▸ **Passage to read**:
= = = = = = =
The scourge of perverse-mindedness
This website is devoted to the art of rationality, and as such, is a wonderful corrective to wrong facts and, more importantly, wrong procedures for finding out facts.
There is, however, another type of cognitive phenomenon that I’ve come to consider particularly troublesome, because it militates against rationality in the irrationalist, and fights against contentment and curiousity in the rationalist. For lack of a better word, I’ll call it perverse-mindedness.
The perverse-minded do not necessarily disagree with you about any fact questions. Rather, they feel the wrong emotions about fact questions, usually because they haven’t worked out all the corollaries.
Let’s make this less abstract. I think the following quote is preaching to the choir on a site like LW:
“The universe that we observe has precisely the properties we should expect if there is, at bottom, no design, no purpose, no evil, no good, nothing but pitiless indifference.”
-Richard Dawkins, “God’s Utility Function,” Scientific American (November, 1995).
Am I posting that quote to disagree with it? No. Every jot and tittle of it is correct. But allow me to quote another point of view on this question.
“We are not born into this world, but grow out of it; for in the same way an apple tree apples, the Earth peoples.”
This quote came from an ingenious and misguided man named Alan Watts. You will not find him the paragon of rationality, to put it mildly. And yet, let’s consider this particular statement on its own. What exactly is wrong with it? Sure, you can pick some trivial holes in it – life would not have arisen without the sun, for example, and Homo sapiens was not inevitable in any way. But the basic idea – that life and consciousness is a natural and possibly inevitable consequence of the way the universe works – is indisputably correct.
= = = = = = =
▸ **Problem set**:
1. In the essay on perverse-mindedness, the quote about the observed universe names several things that there is "no" of at bottom. List each of them.
2. Reproduce everything in the essay on perverse-mindedness from "Am I posting" down to "is indisputably correct.".

▸ **Collected data**:
= = = = = = =
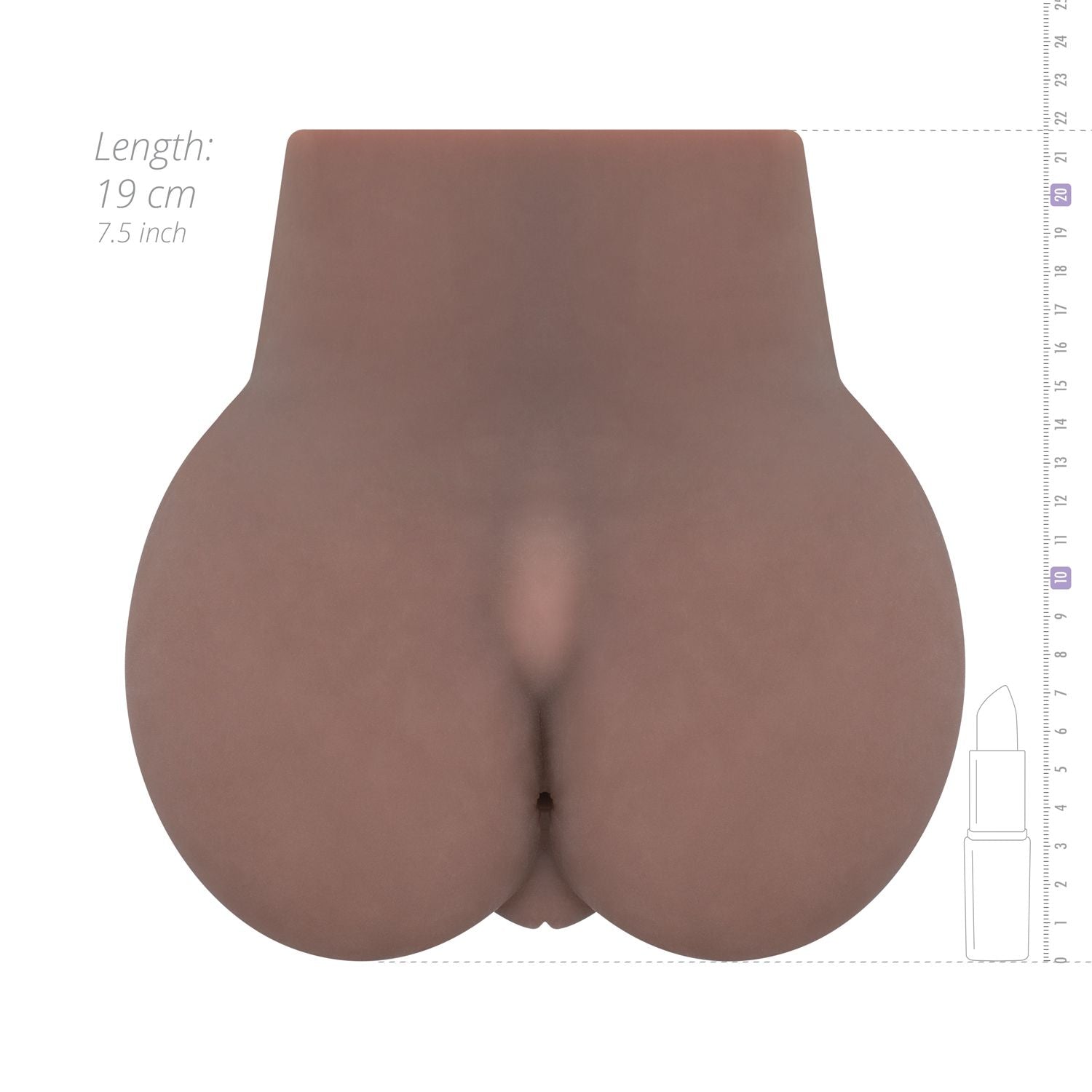 Jasmine Turner Realistic Masturbator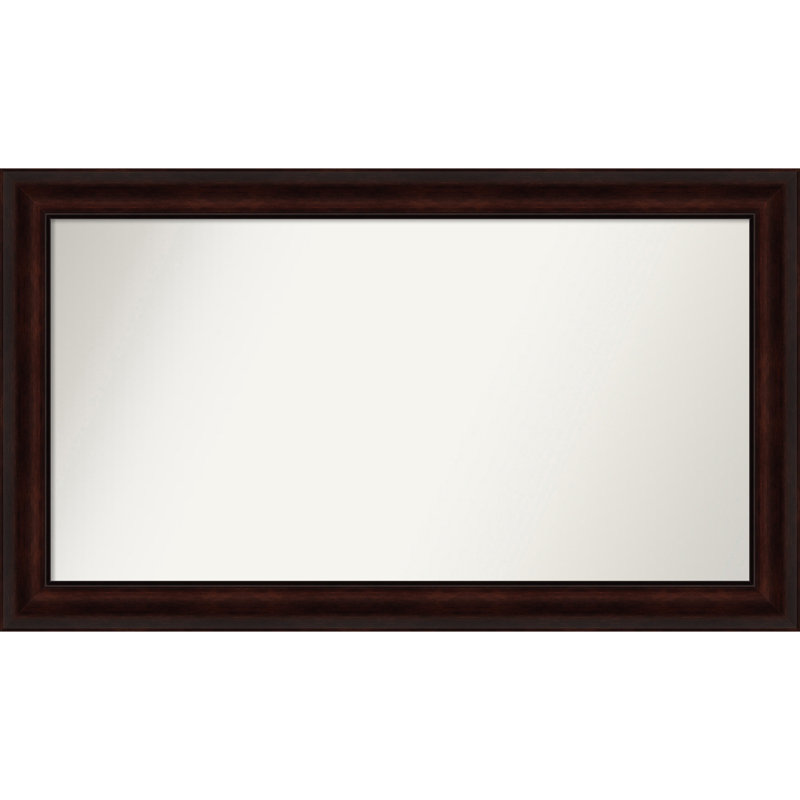 Miroir mural Nathian, 26,25 po x 45,25 po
= = = = = = =
▸ **Answers to the tasks**:
1. design, purpose, evil, good

2.
Am I posting that quote to disagree with it? No. Every jot and tittle of it is correct. But allow me to quote another point of view on this question.
“We are not born into this world, but grow out of it; for in the same way an apple tree apples, the Earth peoples.”
This quote came from an ingenious and misguided man named Alan Watts. You will not find him the paragon of rationality, to put it mildly. And yet, let’s consider this particular statement on its own. What exactly is wrong with it? Sure, you can pick some trivial holes in it – life would not have arisen without the sun, for example, and Homo sapiens was not inevitable in any way. But the basic idea – that life and consciousness is a natural and possibly inevitable consequence of the way the universe works – is indisputably correct.